>> begin

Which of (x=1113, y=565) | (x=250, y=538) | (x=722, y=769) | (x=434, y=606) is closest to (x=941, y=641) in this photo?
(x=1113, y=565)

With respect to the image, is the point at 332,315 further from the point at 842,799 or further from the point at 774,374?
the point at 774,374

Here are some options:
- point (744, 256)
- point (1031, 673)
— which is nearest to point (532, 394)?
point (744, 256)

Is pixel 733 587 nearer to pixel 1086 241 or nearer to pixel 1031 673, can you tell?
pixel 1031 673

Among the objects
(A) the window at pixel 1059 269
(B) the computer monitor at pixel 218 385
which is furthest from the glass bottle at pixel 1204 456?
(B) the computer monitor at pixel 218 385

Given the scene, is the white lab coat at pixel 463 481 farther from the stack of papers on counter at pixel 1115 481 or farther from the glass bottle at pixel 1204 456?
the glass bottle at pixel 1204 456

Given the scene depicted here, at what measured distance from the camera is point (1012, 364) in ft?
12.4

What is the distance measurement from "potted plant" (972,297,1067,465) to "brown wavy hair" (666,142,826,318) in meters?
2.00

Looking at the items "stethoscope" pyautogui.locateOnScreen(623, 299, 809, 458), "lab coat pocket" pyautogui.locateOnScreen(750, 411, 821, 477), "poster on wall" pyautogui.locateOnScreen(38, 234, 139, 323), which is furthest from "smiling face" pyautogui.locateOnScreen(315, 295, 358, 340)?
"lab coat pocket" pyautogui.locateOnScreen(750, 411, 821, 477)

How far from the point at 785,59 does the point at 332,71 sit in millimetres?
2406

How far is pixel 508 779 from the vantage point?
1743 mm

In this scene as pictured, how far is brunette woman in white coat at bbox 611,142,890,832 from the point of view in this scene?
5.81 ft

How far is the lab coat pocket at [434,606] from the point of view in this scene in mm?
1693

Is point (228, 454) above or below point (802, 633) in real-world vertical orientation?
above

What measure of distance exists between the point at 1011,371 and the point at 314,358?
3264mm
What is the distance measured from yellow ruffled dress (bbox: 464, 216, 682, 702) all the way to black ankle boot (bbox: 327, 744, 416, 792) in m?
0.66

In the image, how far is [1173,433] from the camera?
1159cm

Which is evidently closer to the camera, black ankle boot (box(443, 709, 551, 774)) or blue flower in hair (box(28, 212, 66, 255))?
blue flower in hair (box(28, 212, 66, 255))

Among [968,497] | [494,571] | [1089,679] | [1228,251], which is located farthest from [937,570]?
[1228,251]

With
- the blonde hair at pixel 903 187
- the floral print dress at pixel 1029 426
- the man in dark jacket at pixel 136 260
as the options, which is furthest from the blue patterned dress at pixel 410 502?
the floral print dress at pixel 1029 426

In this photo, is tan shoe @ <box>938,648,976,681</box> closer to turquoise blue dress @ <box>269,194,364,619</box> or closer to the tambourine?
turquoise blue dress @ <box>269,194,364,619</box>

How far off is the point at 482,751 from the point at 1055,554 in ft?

>> end

WHAT IS NEEDED = Show the data once more, exactly as it was written.

WRITTEN RESPONSE =
Which of (x=1113, y=565) | (x=250, y=538) | (x=722, y=769) | (x=434, y=606) is closest to (x=941, y=641) in this photo?
(x=1113, y=565)

With respect to the image, is the point at 332,315 further from the point at 842,799 or further from the point at 774,374?
the point at 774,374

Here are some options:
- point (744, 256)
- point (1031, 673)
— which is nearest to point (532, 394)?
point (744, 256)

Is pixel 733 587 nearer to pixel 1086 241 or nearer to pixel 1031 673, can you tell?
pixel 1031 673

Among the objects
(A) the window at pixel 1059 269
(B) the computer monitor at pixel 218 385
which is furthest from the glass bottle at pixel 1204 456?
(B) the computer monitor at pixel 218 385

Given the scene, is the white lab coat at pixel 463 481 farther from the stack of papers on counter at pixel 1115 481 or farther from the glass bottle at pixel 1204 456?
the glass bottle at pixel 1204 456

Given the scene depicted here, at what measured distance from the camera is point (1012, 364) in ft?
12.4

What is the distance measurement from "potted plant" (972,297,1067,465) to "brown wavy hair" (666,142,826,318) in meters?
2.00

Looking at the items "stethoscope" pyautogui.locateOnScreen(623, 299, 809, 458), "lab coat pocket" pyautogui.locateOnScreen(750, 411, 821, 477), "poster on wall" pyautogui.locateOnScreen(38, 234, 139, 323), which is furthest from "smiling face" pyautogui.locateOnScreen(315, 295, 358, 340)?
"lab coat pocket" pyautogui.locateOnScreen(750, 411, 821, 477)

How far from the point at 785,59 does the point at 332,71 sit in millimetres?
2406

How far is pixel 508 779 from the vantage point?
1743 mm

In this scene as pictured, how far is brunette woman in white coat at bbox 611,142,890,832 from the point of view in this scene?
5.81 ft

How far is the lab coat pocket at [434,606] from the point of view in this scene in mm?
1693

Is point (228, 454) above or below point (802, 633) in real-world vertical orientation?
above

What measure of distance exists between the point at 1011,371 and the point at 314,358?
3264mm
What is the distance measured from yellow ruffled dress (bbox: 464, 216, 682, 702) all the way to black ankle boot (bbox: 327, 744, 416, 792) in m?
0.66

In the image, how far is [1173,433] from the camera?
1159cm

Which is evidently closer to the camera, black ankle boot (box(443, 709, 551, 774)) or blue flower in hair (box(28, 212, 66, 255))?
blue flower in hair (box(28, 212, 66, 255))

Among [968,497] | [494,571] | [1089,679] | [1228,251], which is located farthest from [937,570]?
[1228,251]

With
- the blonde hair at pixel 903 187
- the floral print dress at pixel 1029 426
- the man in dark jacket at pixel 136 260
as the options, which is furthest from the blue patterned dress at pixel 410 502?
the floral print dress at pixel 1029 426

In this photo, is tan shoe @ <box>938,648,976,681</box> closer to turquoise blue dress @ <box>269,194,364,619</box> or closer to the tambourine?
turquoise blue dress @ <box>269,194,364,619</box>

How far off is the point at 482,751 from the point at 1055,554 in ft?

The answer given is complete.